Scene-based reasoning records
--*--
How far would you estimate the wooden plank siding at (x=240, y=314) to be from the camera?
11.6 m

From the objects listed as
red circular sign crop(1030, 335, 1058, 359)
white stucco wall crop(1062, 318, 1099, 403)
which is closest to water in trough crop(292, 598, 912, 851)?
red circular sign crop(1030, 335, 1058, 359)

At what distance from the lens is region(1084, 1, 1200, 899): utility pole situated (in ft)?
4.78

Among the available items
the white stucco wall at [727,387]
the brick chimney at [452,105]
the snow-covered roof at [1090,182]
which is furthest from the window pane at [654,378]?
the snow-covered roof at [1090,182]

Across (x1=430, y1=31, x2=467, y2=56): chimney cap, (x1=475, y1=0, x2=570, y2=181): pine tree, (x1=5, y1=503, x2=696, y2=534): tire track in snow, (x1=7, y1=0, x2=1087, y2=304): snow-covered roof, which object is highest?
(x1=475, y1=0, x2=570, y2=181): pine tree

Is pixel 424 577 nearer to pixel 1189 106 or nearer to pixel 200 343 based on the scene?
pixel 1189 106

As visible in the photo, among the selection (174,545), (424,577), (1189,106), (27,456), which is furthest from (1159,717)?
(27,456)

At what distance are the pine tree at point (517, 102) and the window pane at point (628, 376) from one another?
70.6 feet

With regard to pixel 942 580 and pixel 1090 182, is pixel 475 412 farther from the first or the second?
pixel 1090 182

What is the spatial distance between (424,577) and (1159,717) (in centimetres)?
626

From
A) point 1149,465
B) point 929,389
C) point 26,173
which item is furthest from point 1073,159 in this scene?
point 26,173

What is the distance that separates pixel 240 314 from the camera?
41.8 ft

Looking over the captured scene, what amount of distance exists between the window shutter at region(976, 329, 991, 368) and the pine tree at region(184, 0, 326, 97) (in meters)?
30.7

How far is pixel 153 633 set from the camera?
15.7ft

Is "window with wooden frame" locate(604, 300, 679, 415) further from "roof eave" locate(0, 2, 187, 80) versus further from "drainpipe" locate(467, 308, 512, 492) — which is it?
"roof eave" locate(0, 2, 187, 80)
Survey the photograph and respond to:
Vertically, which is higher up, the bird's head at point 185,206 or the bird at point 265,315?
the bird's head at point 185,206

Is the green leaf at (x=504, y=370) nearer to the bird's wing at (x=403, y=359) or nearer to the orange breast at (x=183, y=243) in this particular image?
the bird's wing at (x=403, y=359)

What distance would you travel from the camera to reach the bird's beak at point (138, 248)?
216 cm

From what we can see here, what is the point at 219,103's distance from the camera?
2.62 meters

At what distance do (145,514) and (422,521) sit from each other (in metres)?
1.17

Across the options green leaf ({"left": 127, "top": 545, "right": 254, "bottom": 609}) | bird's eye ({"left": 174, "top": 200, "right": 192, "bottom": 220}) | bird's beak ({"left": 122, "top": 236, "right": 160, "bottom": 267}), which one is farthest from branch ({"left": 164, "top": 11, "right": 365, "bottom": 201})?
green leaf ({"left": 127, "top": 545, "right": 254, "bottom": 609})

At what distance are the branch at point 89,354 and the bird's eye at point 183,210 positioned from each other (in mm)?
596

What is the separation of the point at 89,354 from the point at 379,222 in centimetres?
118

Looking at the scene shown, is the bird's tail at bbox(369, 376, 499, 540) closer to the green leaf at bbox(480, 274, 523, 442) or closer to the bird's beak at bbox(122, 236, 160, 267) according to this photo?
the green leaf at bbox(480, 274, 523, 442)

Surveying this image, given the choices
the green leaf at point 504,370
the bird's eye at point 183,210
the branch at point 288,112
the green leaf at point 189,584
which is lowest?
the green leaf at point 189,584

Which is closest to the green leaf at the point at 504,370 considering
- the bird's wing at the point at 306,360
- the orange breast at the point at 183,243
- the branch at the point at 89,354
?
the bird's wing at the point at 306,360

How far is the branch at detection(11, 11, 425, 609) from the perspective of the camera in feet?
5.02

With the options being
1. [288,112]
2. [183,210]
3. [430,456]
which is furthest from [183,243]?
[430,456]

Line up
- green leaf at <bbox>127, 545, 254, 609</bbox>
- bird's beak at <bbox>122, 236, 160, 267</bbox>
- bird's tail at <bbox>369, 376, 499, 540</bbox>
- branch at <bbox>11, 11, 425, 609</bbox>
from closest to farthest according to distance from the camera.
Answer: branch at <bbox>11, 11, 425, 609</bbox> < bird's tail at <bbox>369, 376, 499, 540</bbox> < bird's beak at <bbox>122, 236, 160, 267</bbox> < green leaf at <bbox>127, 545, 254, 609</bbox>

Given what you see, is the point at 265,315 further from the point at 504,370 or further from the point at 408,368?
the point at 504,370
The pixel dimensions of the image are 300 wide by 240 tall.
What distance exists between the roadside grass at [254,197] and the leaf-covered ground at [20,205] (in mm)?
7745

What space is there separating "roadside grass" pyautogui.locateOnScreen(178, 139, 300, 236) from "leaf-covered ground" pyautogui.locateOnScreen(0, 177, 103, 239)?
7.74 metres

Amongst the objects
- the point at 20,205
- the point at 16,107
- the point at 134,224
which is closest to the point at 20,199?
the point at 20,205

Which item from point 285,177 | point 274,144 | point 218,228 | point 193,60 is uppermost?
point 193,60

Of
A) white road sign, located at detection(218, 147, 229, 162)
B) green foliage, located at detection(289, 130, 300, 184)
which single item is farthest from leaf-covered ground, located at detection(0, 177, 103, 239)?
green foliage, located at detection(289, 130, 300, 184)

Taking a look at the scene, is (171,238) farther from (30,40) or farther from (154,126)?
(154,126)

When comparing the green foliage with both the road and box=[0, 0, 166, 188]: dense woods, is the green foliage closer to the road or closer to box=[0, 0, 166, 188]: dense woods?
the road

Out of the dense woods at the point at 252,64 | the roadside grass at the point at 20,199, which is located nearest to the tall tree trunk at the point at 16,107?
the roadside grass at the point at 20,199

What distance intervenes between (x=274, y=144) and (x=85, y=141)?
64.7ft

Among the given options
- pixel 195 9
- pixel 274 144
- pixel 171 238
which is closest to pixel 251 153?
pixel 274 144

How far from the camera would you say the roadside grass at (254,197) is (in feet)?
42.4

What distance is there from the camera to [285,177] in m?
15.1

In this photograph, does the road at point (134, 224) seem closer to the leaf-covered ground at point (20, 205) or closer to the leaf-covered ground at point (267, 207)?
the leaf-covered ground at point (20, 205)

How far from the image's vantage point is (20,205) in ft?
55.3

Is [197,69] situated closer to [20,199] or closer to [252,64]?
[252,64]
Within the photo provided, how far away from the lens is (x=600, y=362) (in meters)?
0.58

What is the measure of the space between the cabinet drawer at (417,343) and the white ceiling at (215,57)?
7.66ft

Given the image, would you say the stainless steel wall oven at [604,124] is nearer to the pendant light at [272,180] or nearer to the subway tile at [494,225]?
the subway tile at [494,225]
--*--
■ **Work to complete**
Reproduce word for word the lines of the material from the one containing "Which is closest to the green" through the one containing "Answer: branch at", including both of those lines.

■ **Worked solution**
Which is closest to the green leaf at the point at 504,370 considering
- the bird's wing at the point at 306,360
- the orange breast at the point at 183,243
- the branch at the point at 89,354
?
the bird's wing at the point at 306,360

How far is the branch at detection(11, 11, 425, 609) from the perspective of the camera in feet?
5.02

With the options being
1. [288,112]
2. [183,210]
3. [430,456]
which is furthest from [183,243]?
[430,456]

Line up
- green leaf at <bbox>127, 545, 254, 609</bbox>
- bird's beak at <bbox>122, 236, 160, 267</bbox>
- bird's tail at <bbox>369, 376, 499, 540</bbox>
- branch at <bbox>11, 11, 425, 609</bbox>
from closest to farthest according to distance from the camera.
Answer: branch at <bbox>11, 11, 425, 609</bbox> < bird's tail at <bbox>369, 376, 499, 540</bbox> < bird's beak at <bbox>122, 236, 160, 267</bbox> < green leaf at <bbox>127, 545, 254, 609</bbox>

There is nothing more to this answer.